Объявляя поминки по Просвещению, Дж. Грей с самого начала совершает одну, но самую существенную ошибку. Он преднамеренно не желает видеть динамизма и постоянной модернизации гуманизма как мировоззрения и системы ценностей. Выглядит крайне архаичным утверждение автора о том, что «неотъемлемой частью гуманистической концепции человечества и его отношений с природой, как она присутствует в проекте Просвещения и предшествующем ему христианском мировоззрении, является то, что в отсутствии людей природный мир – к примеру, мир животных и экосистем – лишён ценности, и надлежащие отношения людей с природным миром – это отношения господства и эксплуатации».[18] И уж совсем недоразумением кажется утверждение о том, что «гуманистическая концепция не нуждается, а часто её и не включает, в исторической философии прогресса и в идее освобождения всего рода человеческого от заблуждения и рабства, с которыми она была связана в проекте Просвещения».[19]
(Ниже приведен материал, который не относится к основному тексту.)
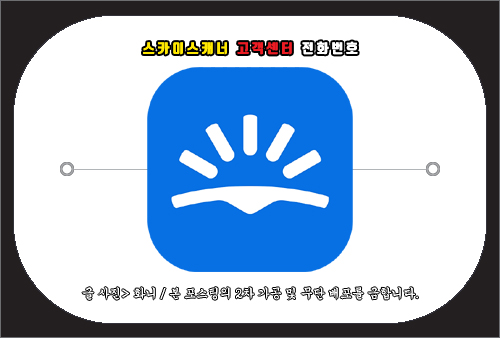 스카이스캐너 고객센터 전화번호 및 문의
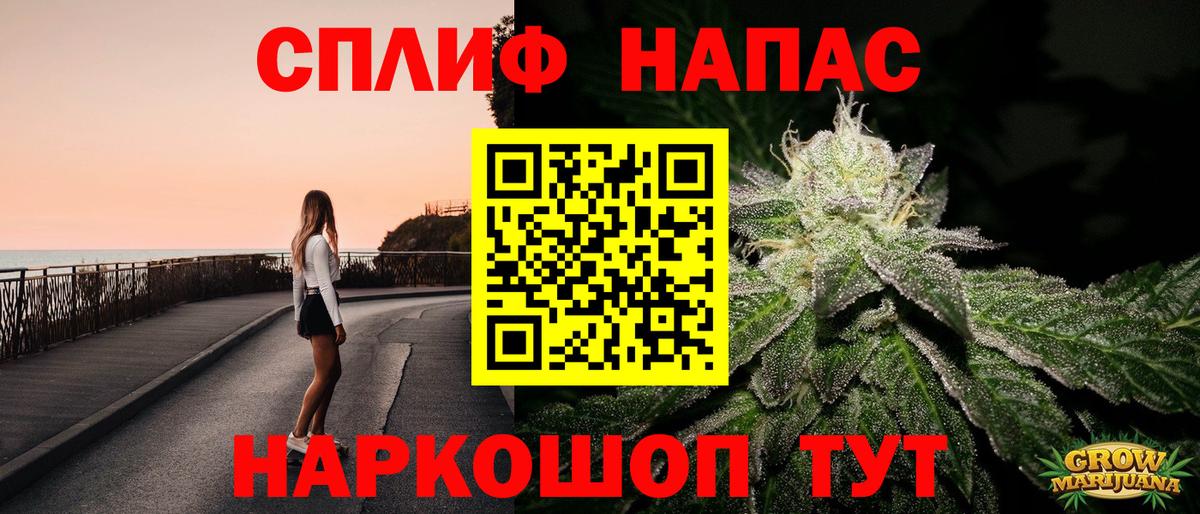 МАРИХУАНА Канаш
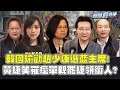 【LIVE】趙少康重返國民黨！韓國瑜勸選黨主席！黃捷與罷捷領銜人直球對決？！2/6結果揭曉【新聞翟急便ep.47】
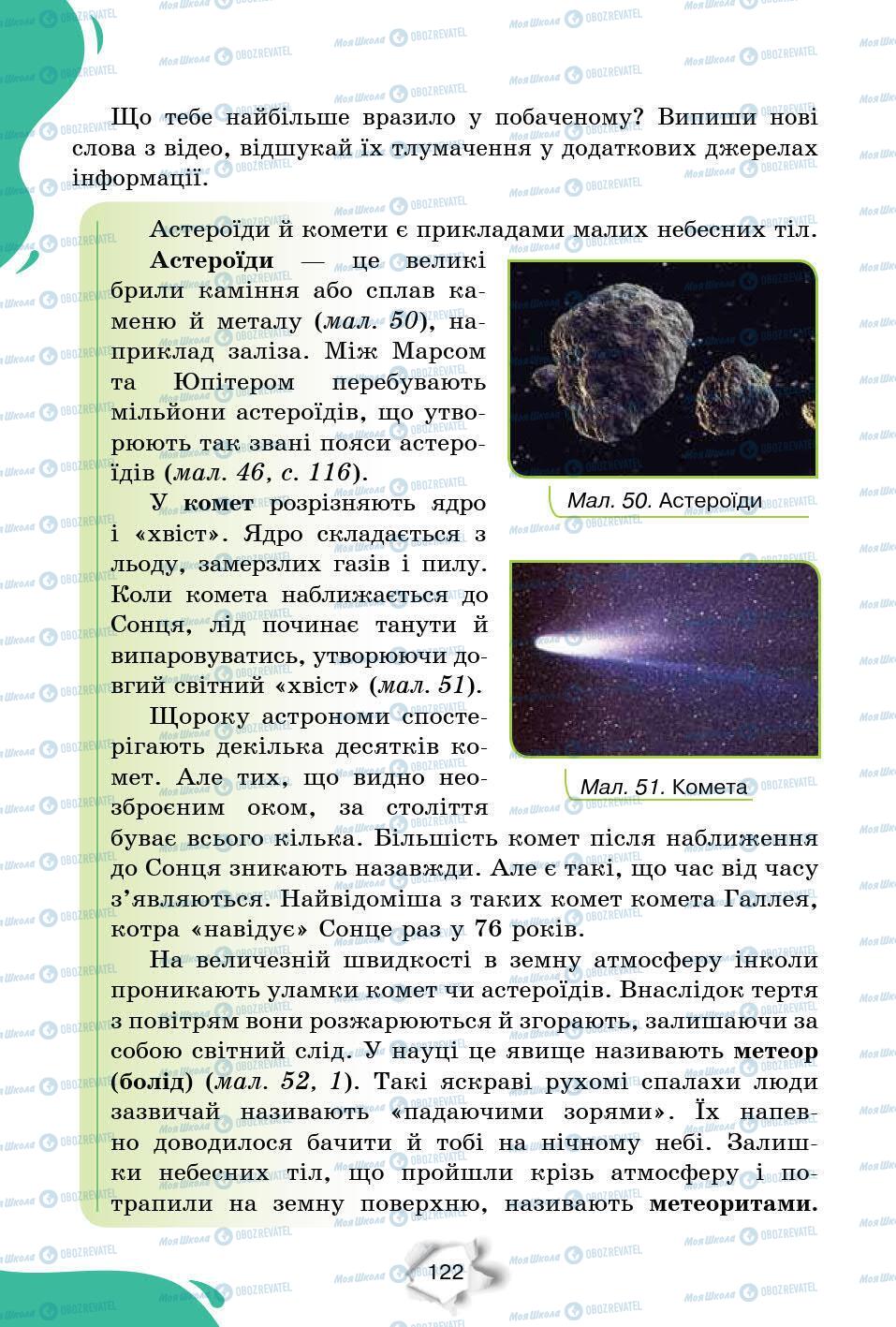 Підручники Природознавство 6 клас сторінка 122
Достаточно указать, что современный гуманизм делает главный упор на проблемы метода исследования и повышения уровня образованности человечества, а также на интеграцию в современный гуманизм всего объёма экологических проблем. Парадокс критики гуманизма у Дж. Грея состоит в том, что он считает гуманизм исключительно продуктом христианских гуманистических концепций, забывая о дохристианских корнях гуманизма. Плоское понимание Дж. Греем феномена ценностей ведёт к тому, что он, говоря о плюрализме ценностей, забывает, что существуют общие ценностные нормы наряду с совершенно уникальными, индивидуальными и неповторимыми ценностными предпочтениями. Иначе говоря, он не понимает, говоря гегелевско-марксистским языком, диалектики общего, особенного и единичного применительно к морали и универсуму ценностей жизненного мира человека. Это непонимание явно обнаруживается в его словах о том, что «Проект Просвещения окончился провалом, потому что, когда радикальный эмпиризм современной науки был применён к истории и социологии морали, то вместо согласия в вопросах нравственности он открыл предельное разнообразие моральных оценок и норм».[20]
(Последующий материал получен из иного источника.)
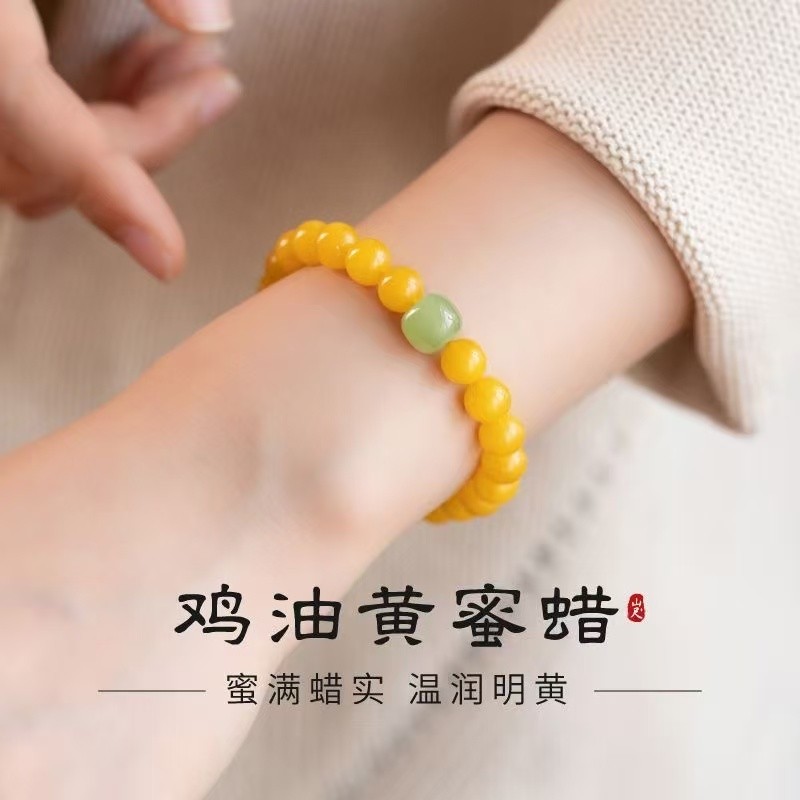 双圈蜜蜡手串女叠戴南红绿松石多宝手链鸡油黄三圈小米珠和田玉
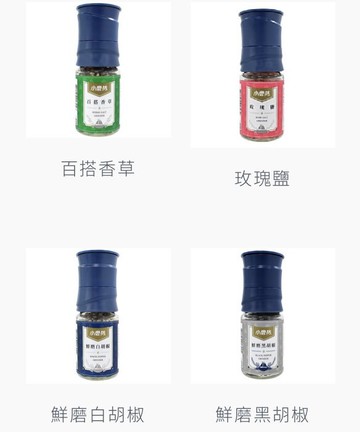 【嚴選SHOP】小磨坊 研磨罐 玫瑰鹽 鮮磨白胡椒 鮮磨黑胡椒粒 百搭香草 42g/瓶 調味料 研磨系列【Z065】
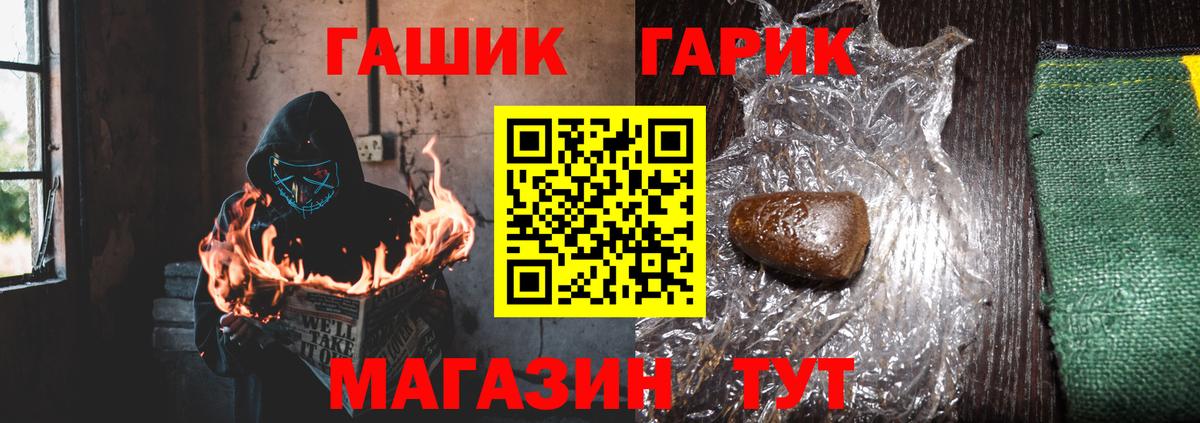 ГАШИШ индика сатива Каменка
Особое раздражение автора вызывает высокая оценка разума в гуманизме. Он же низводит его до инструментального и технологического разума, фактически превращая в нечто слепое, несвободное, неспособное к рефлексии, самоконтролю и интеграции с моральными и всеми иными ценностями. В частности он пишет: «Воплощение инструментального разума в современной технике приобретает планетарный размах именно тогда, когда гуманистический проект, вдохновлявший и направлявший его, ниспровергнут. От этого проекта не остаётся ничего, кроме экспансии производительных сил человечества, опирающейся на технологическое господство над Землёй. Именно это соединение глобального размаха западного гуманистического проекта с саморазрушением Просвещения, как самого совершенного и яркого воплощения этого проекта, подтверждает, что сейчас мы переживаем закат Современности».[21] И уж совсем фантастическими выглядят пророчества Дж. Грея о том, что «…гибель проекта Просвещения несёт угрозу как культурному фундаментализму правых в западных странах, так и направленному на эмансипацию проекту левых».[22] Это странное и двусмысленное пророчество покоится на совершенно необоснованном заявлении о том, что «в западных культурах опора христианского и просветительского гуманизма сейчас полностью разрушена».[23] Не менее сомнительными являются утверждения о том, что «в результате гуманистической заносчивости» мир движется к катастрофе. Поэтому, настаивает Дж. Грей, нужно отказаться «от универсалистского проекта западных культур, ставшего в наших исторических условиях нигилистическим выражением воли к власти, и заменить его готовностью к сосуществованию с имеющими иную природу культурами».[24]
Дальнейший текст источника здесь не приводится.